Study analyses revealed statistically significant, dose-dependent improvements in cognition, as measured by ADAS-Cog11, in pTau217 biomarker-positive patients with mild AD (MMSE 21–24). Moreover, at the 30 mg dose, buntanetap demonstrated a consistent treatment effect across all analyzed patient groups when stratified by age, body mass index, sex, ethnicity, ApoE4 carrier status, and concomitant medication use, with favorable effects versus placebo observed across each of these groups.

Biomarker analyses further revealed reductions in neurotoxic proteins TDP-43 and tau, in the markers of neuroinflammation, including IL-5, IL-6, S100A12, IFN-γ, and IGF1R, as well as in the marker of neurodegeneration, neurofilament light chain (NfL), pointing to potential disease-modifying activity. Importantly, the same trends were observed in plasma samples from patients with moderate AD, further supporting buntanetap's mechanism of action.
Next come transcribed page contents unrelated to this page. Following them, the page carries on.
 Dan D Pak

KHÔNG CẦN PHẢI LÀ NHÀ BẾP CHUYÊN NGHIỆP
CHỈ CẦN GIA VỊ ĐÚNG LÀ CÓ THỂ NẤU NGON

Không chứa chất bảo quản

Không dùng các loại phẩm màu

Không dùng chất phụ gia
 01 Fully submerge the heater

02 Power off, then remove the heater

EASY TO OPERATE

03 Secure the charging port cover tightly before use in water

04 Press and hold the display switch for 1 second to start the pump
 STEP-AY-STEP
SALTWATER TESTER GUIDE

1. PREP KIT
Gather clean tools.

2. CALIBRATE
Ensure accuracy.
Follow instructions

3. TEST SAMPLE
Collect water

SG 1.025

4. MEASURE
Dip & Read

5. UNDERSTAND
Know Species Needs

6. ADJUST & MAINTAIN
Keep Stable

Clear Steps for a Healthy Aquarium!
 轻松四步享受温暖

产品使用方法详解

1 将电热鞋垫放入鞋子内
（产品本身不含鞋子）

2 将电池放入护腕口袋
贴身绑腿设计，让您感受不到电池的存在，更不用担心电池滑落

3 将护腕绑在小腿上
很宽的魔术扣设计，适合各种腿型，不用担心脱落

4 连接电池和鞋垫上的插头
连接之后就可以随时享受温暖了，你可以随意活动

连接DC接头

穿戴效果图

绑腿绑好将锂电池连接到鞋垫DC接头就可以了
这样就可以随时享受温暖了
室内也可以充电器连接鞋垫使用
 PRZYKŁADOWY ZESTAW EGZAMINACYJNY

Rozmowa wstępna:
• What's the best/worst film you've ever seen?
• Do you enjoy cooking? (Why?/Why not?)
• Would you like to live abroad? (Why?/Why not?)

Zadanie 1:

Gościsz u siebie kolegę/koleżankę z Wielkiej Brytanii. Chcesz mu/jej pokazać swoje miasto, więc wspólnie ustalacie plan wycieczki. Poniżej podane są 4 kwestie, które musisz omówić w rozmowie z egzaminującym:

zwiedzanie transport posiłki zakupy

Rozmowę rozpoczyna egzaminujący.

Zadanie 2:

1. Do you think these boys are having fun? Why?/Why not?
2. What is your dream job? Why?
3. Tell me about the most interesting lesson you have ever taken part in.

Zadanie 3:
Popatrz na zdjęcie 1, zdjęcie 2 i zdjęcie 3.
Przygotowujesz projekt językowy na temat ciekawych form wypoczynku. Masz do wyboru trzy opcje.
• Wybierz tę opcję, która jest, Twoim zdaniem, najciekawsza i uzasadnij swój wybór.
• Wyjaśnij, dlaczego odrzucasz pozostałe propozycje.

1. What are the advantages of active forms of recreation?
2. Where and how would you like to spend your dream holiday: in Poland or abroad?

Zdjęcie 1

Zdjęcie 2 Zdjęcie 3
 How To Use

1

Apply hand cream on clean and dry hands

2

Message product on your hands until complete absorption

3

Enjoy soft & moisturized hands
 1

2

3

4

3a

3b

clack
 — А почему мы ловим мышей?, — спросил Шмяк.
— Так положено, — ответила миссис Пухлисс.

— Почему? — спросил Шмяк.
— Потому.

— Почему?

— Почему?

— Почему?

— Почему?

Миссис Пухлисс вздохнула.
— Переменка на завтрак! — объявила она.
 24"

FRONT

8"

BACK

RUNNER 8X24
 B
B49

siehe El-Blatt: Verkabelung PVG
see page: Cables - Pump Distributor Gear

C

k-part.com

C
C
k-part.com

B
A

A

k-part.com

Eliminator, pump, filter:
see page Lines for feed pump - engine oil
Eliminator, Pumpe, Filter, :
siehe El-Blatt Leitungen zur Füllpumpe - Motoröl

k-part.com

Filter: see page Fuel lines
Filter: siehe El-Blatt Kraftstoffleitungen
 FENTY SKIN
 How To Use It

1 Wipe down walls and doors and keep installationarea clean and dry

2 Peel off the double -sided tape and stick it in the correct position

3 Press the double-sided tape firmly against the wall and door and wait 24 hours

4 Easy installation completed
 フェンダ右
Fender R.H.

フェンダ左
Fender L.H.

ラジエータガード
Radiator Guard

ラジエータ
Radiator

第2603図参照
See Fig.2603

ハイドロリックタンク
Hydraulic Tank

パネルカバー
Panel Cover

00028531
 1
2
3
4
Buntanetap is currently being investigated in a pivotal Phase 3 clinical trial enrolling pTau217 biomarker-positive patients with early AD (MMSE 20–28) (NCT06709014). The trial is designed to replicate and extend the findings of the Phase 2/3 study, evaluating the efficacy of buntanetap at 6 and 18 months, measuring symptomatic and potential disease-modifying benefits, respectively. The study is nearing full enrollment, with 80% of patients already enrolled.